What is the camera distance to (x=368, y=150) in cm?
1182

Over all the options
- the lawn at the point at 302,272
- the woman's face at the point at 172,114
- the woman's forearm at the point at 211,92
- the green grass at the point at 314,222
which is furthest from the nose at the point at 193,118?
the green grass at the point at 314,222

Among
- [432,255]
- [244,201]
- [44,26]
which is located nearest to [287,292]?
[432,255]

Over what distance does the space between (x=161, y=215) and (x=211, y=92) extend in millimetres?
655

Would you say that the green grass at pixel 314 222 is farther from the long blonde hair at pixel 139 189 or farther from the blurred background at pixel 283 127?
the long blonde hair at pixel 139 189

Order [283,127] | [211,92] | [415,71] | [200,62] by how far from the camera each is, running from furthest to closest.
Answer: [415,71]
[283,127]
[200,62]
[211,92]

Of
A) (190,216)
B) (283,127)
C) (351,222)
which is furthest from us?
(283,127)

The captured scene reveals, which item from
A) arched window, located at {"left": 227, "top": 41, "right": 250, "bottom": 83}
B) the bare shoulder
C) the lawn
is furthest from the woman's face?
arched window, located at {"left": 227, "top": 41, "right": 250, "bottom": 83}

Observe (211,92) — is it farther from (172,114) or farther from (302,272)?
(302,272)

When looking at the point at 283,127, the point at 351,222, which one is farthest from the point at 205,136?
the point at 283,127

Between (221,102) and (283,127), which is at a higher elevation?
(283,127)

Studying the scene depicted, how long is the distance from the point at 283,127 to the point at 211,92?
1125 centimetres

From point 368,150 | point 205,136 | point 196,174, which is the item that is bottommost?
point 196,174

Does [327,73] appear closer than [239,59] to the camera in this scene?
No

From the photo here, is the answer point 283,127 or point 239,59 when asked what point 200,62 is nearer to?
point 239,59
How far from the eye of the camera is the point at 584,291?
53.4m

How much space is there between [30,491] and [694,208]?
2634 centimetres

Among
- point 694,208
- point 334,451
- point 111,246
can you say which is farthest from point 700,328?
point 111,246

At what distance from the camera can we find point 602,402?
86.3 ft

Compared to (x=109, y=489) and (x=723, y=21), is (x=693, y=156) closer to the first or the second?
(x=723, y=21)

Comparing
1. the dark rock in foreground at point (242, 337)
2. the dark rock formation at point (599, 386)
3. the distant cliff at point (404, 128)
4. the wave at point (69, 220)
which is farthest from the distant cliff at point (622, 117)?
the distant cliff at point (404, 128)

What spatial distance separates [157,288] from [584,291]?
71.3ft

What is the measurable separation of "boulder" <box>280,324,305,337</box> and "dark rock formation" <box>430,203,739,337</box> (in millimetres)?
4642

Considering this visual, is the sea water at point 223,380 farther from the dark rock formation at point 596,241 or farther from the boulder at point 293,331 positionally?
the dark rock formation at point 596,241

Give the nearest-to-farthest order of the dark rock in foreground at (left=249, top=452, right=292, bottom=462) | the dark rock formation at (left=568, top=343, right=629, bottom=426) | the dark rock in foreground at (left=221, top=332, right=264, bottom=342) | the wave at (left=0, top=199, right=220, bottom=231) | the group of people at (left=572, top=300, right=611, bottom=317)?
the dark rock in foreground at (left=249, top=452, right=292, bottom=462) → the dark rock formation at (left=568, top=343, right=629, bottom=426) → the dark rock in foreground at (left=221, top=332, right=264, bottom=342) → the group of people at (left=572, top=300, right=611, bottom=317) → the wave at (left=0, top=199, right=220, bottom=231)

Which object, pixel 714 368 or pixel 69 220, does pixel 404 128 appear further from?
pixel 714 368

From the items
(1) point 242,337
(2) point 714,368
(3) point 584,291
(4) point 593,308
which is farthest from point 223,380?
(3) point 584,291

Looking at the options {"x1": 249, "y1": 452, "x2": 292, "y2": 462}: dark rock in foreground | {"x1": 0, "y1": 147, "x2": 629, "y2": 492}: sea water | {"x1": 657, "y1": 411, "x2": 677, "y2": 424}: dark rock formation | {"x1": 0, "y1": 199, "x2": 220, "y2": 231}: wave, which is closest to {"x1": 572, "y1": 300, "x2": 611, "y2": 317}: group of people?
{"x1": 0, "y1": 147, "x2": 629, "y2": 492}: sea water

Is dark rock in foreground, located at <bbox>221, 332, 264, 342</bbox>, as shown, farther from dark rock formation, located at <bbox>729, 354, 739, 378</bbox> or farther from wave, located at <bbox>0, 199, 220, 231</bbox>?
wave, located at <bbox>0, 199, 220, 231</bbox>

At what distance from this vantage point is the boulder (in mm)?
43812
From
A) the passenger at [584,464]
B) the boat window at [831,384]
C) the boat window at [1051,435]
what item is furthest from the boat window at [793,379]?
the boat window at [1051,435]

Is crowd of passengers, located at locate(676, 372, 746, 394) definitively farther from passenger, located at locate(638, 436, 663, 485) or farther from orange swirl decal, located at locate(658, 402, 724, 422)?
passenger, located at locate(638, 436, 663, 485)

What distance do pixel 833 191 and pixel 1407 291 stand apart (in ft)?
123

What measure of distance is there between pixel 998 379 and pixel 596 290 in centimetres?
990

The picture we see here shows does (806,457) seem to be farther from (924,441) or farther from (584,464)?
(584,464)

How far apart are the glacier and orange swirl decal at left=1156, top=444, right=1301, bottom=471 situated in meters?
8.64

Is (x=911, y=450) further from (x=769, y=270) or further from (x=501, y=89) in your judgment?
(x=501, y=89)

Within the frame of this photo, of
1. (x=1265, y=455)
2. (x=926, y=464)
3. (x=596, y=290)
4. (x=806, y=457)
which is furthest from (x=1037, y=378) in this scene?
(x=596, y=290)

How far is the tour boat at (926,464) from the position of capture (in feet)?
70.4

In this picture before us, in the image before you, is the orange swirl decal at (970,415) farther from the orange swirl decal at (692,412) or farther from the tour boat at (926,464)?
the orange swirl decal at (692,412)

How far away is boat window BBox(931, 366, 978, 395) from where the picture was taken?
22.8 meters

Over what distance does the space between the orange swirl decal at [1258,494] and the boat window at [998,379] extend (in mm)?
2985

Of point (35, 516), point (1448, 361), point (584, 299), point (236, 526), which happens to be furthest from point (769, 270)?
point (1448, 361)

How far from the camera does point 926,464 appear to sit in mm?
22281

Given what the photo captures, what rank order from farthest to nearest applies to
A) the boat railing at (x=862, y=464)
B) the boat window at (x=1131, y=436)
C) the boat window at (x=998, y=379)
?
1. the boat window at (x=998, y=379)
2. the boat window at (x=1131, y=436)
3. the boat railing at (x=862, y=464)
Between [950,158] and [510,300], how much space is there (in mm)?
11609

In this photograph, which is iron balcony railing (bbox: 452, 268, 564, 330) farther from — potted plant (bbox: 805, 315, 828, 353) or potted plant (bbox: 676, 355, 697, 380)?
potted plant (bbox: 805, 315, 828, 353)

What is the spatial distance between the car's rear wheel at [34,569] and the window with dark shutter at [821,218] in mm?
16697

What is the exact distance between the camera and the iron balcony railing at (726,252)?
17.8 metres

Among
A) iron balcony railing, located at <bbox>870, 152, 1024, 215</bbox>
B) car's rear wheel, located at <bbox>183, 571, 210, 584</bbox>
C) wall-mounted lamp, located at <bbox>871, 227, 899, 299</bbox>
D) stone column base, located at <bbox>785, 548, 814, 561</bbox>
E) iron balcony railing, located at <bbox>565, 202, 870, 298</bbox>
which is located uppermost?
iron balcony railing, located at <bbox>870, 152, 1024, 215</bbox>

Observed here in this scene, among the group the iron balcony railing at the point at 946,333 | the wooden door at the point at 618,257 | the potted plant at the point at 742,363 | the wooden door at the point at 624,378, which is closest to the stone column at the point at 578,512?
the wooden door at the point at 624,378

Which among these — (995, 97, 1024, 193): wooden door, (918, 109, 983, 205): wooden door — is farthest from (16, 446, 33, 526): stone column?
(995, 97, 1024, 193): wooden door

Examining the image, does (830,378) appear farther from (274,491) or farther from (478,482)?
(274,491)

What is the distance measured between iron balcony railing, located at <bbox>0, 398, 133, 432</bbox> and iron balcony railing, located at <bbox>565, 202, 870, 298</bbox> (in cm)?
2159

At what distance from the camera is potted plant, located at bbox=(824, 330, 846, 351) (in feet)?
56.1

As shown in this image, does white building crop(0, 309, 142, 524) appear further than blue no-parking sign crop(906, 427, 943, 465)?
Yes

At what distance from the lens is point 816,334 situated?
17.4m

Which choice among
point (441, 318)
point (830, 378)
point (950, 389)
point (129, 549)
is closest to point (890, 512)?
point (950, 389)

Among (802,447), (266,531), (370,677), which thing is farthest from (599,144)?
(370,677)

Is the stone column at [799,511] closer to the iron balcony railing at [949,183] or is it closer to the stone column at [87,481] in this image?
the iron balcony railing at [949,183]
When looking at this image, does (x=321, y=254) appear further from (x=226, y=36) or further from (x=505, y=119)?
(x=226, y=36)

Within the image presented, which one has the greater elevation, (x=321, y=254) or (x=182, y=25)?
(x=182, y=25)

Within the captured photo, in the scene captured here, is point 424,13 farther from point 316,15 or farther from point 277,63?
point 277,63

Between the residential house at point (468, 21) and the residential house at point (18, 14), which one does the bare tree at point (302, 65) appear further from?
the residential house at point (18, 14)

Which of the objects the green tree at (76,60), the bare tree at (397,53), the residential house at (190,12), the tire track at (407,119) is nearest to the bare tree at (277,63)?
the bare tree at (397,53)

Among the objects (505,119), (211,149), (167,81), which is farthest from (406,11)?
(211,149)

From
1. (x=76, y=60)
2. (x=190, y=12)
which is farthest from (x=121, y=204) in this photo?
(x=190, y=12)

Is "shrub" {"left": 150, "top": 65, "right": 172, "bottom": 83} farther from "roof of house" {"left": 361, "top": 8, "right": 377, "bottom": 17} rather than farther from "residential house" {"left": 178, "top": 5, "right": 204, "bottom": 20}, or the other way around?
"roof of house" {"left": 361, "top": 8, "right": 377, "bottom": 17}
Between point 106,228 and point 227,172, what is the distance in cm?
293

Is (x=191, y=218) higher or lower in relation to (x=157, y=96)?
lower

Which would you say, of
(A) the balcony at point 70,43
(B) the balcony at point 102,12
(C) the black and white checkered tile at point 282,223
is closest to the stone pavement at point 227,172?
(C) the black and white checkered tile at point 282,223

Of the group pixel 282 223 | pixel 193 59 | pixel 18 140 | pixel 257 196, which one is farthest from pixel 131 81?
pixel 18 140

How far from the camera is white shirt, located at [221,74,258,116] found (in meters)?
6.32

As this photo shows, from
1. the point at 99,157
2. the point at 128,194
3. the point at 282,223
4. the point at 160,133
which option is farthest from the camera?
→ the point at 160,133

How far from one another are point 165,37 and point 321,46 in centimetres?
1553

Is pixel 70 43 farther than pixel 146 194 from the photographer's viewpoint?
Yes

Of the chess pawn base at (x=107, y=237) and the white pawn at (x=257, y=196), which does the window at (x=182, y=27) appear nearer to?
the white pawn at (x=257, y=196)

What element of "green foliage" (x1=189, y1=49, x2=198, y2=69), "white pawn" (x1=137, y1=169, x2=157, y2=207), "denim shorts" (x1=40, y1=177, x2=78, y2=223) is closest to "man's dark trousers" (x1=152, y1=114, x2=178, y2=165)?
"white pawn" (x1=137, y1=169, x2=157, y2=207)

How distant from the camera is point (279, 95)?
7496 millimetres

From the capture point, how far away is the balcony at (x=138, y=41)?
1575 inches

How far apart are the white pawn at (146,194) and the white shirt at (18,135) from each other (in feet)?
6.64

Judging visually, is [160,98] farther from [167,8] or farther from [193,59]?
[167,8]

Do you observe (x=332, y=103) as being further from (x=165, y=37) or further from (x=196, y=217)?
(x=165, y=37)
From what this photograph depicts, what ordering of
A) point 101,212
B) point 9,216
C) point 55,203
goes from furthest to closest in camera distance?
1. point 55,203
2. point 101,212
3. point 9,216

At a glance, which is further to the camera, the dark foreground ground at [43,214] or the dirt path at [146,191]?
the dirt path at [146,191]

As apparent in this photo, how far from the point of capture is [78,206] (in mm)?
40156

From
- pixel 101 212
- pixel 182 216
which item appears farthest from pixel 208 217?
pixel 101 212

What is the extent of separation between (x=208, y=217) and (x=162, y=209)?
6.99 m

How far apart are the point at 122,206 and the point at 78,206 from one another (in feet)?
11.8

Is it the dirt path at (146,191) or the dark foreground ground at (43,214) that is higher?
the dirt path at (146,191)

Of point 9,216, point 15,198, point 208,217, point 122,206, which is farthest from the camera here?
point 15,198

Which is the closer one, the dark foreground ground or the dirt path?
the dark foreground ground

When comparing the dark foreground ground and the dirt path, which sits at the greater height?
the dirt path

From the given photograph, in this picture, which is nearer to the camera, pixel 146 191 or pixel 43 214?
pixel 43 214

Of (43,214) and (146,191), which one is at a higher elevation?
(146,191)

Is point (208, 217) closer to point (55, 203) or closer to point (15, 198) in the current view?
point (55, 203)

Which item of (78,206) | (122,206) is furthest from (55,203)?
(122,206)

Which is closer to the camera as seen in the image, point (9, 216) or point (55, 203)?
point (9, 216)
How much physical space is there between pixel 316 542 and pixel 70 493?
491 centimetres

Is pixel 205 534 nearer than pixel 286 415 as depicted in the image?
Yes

**AIM:**
Could you rewrite only the records above that begin at the line that has "From the given" and stop after the line that has "491 centimetres", keeping the requests as they are but decreasing every number in the answers (the coordinates and the distance) by 70?

**THE OUTPUT:**
From the given photograph, in this picture, which is nearer to the camera, pixel 146 191 or pixel 43 214?
pixel -27 144

Of (43,214) and (146,191), which one is at a higher elevation?
(76,121)

Is point (208, 217) closer to point (55, 203) or closer to point (15, 198) in the current view?
point (-15, 133)

Which item of (78,206) | (122,206) is furthest from (55,203)?
(52,136)

Which is closer to the camera as seen in the image, point (9, 216) or point (55, 203)?
point (-61, 146)
How much physical space is there between pixel 316 542 and pixel 70 493?
421 centimetres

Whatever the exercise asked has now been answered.